FMラジオを聞くことが大人に思えたのはいつのことだっただろう。
限りなく近いローカルエリアで放送されているはずなのに何故か遠く感じたローカル。
世の中にはすごく近くにいるのに自分が知っている世界よりもかっこいい世界で生きている人達がいると思った。聞いたこともないカッコイイ曲をさらっとおすすめしたり、リスナーからのちょっとした悩み事にも懇切丁寧に答える彼らの声。どうやったらあんな声を持てるようになるのだろうかと不思議に思ったりした。
FMラジオのDJの人はなんだかAMラジオから流れるもっと有名な人達よりも毎日を楽しく過ごしているように感じる。きっと変に無理をしないで楽しいことを見つけようとしている感じが伝わってくるからかもしれない。楽しいことは場所に依るんじゃなくて、きっとどこにでも転がっている。DJの人だって辛いことや大変なこともあるだろうに、そんな事を感じさせるFMラジオを今まで聞いたことがない。
自分も何かチョットだけいつもと違うことをやってみたらもうちょっとカッコイイ生き方が出来るんじゃないか。そんな手を伸ばせば届くリアルを感じさせてくれるのがFMラジオの良さのような気がする。

たまに思い出すのは深夜に車を走らせると目に入るFMラジオ放送局。
今夜も誰かがあそこから電波の届く範囲のリスナーのためだけに声を発している。
そんな事を考えてCDプレーヤーも付いていないラジオのスイッチを入れると、やっぱりとびきりのリアルな声が聞こえてきた。

# # #

課題 1
FMラジオについての文章で、FMラジオのDJがAMラジオのもっと有名な人達よりも毎日を楽しく過ごしているように感じられる理由を、文章に沿って説明しなさい。
課題 2
FMラジオについての文章で、最後にスイッチを入れたのはどんなラジオか。
課題 3
FMラジオについての文章から、「世の中にはすごく近くにいるの」から「たまに思い出すのは深夜に車を走らせると目に入るFMラジオ放送局。」までを、両端を含めて一字一句変えずに書き写してください。

抽出データ

# # #

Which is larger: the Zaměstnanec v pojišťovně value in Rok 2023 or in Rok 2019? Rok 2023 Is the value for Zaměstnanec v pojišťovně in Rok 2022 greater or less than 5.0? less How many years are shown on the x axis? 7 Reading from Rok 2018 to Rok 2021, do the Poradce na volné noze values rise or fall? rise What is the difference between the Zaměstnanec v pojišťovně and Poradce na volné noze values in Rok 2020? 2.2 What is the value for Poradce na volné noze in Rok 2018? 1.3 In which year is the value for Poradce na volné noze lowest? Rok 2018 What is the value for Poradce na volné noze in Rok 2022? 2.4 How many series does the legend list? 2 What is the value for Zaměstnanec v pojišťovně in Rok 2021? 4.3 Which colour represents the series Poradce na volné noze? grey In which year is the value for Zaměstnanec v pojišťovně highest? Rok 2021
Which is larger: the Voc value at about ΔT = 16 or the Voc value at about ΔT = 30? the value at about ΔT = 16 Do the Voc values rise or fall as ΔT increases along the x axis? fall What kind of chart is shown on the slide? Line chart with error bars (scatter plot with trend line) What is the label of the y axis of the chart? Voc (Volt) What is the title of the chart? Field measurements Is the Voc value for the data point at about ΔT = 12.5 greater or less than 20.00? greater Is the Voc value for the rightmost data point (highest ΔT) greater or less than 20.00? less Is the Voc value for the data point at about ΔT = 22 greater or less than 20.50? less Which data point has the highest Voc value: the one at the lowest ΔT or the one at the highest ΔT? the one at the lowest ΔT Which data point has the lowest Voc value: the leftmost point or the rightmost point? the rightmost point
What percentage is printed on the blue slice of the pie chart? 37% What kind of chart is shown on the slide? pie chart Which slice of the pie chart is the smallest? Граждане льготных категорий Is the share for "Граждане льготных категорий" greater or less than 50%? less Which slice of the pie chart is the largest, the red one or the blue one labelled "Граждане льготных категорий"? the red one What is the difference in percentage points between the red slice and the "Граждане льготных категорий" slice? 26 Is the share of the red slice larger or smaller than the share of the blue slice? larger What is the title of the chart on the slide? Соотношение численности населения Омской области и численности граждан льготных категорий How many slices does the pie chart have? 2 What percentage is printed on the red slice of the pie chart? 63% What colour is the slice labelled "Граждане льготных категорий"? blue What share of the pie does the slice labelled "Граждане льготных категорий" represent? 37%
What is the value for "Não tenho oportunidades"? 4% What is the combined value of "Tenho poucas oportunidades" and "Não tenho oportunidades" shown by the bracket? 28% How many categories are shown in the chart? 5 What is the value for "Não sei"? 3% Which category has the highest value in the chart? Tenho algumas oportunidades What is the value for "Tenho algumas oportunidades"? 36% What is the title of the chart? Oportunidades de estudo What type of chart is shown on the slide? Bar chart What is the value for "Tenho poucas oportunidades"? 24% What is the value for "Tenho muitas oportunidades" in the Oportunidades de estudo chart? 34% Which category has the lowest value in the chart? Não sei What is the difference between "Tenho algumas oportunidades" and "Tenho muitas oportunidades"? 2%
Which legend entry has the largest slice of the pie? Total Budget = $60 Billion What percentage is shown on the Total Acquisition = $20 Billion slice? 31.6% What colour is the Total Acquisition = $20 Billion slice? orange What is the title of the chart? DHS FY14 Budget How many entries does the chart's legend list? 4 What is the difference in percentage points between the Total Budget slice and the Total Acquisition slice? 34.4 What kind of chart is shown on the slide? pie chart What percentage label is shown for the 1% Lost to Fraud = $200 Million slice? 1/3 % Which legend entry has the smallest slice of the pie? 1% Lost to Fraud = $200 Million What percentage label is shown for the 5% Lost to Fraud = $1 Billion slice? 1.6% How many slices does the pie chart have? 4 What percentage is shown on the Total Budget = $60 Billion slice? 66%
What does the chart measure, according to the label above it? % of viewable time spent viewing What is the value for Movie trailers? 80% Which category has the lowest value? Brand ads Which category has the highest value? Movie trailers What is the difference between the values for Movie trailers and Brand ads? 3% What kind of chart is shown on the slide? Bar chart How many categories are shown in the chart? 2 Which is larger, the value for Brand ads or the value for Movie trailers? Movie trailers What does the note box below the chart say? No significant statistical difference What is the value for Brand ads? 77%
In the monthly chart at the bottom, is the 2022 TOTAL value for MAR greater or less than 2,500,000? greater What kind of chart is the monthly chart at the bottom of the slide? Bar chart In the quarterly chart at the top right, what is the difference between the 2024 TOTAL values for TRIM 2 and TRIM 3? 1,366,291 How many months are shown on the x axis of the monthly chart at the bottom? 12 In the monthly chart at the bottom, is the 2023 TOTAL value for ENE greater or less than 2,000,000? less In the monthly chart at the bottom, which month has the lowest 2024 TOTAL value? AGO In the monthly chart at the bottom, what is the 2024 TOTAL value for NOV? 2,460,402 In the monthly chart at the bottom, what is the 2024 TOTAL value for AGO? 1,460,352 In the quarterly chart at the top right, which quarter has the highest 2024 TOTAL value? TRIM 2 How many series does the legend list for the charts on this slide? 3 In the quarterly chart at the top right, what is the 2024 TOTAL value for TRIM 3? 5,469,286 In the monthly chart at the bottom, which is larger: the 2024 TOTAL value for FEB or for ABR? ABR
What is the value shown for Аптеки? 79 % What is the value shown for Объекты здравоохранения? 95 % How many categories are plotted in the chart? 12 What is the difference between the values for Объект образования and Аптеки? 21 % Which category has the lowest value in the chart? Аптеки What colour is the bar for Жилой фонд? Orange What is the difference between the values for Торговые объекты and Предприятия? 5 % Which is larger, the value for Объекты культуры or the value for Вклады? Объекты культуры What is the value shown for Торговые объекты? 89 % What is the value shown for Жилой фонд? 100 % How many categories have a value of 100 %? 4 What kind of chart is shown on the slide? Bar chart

# # #

解答 1
変に無理をせず、楽しいことを見つけようとしている感じが伝わってくるからかもしれない、と述べられている。

解答 2
CDプレーヤーも付いていないラジオ。

解答 3
世の中にはすごく近くにいるのに自分が知っている世界よりもかっこいい世界で生きている人達がいると思った。聞いたこともないカッコイイ曲をさらっとおすすめしたり、リスナーからのちょっとした悩み事にも懇切丁寧に答える彼らの声。どうやったらあんな声を持てるようになるのだろうかと不思議に思ったりした。
FMラジオのDJの人はなんだかAMラジオから流れるもっと有名な人達よりも毎日を楽しく過ごしているように感じる。きっと変に無理をしないで楽しいことを見つけようとしている感じが伝わってくるからかもしれない。楽しいことは場所に依るんじゃなくて、きっとどこにでも転がっている。DJの人だって辛いことや大変なこともあるだろうに、そんな事を感じさせるFMラジオを今まで聞いたことがない。
自分も何かチョットだけいつもと違うことをやってみたらもうちょっとカッコイイ生き方が出来るんじゃないか。そんな手を伸ばせば届くリアルを感じさせてくれるのがFMラジオの良さのような気がする。

たまに思い出すのは深夜に車を走らせると目に入るFMラジオ放送局。